I haven't been hunting with Dad much either. He got drawn for tags the last 3 years, but I never saw him go hunting.

I don't see Dad as much as I used to. He's always going into work early and staying late and promising me we'll play together later. When is later? It's been a long time.

Mom is around most of the time, but she isn't teaching school anymore. She seems to be almost too busy with homeschool and taking care of me and my baby sister to have time for anything else.

I see Mom and Dad cry a lot these days. I don't know why, but I think it has a lot to do with Diabetes. I know it's not my fault though ... right? Well, my legs hurt, so I better tell them to check my sugar again.

The Future?

What does the future hold for Wyatt? We'll, that depends on a lot.

Everyone says a "cure" is coming, but we sure haven't seen it yet. Technology is getting better, we hear about Continuous Glucose Monitors and Insulin Pumps, that would mean better control over his highs and lows and only 1 shot every 3 days instead, but so far, with no insurance, those are just a dream.

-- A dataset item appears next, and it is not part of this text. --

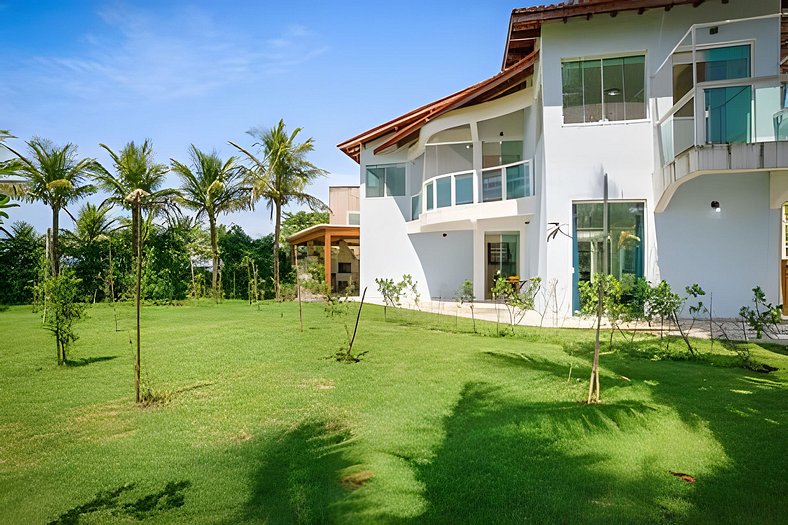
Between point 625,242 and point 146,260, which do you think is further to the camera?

One thing we know for sure, is the more time he spends with high sugar levels, the more damage is done to his developing blood vessels, eyes, heart and kidneys. It's strange to go to the doctor for a checkup and really have it mean something when he looks in your eyes or tickles your feet.

We're trying as hard as we can, but the future looks sketchy at best. Our house is for sale because we can no longer afford the payment. Our business is struggling with Dad trying to run it on his own in a bad economy. We have no health insurance and couldn't afford the premiums even if we could qualify.

And above all, we have to buy those diabetes supplies to the tune of $300 or more a month. And what about Sister? Will she get diabetes, too?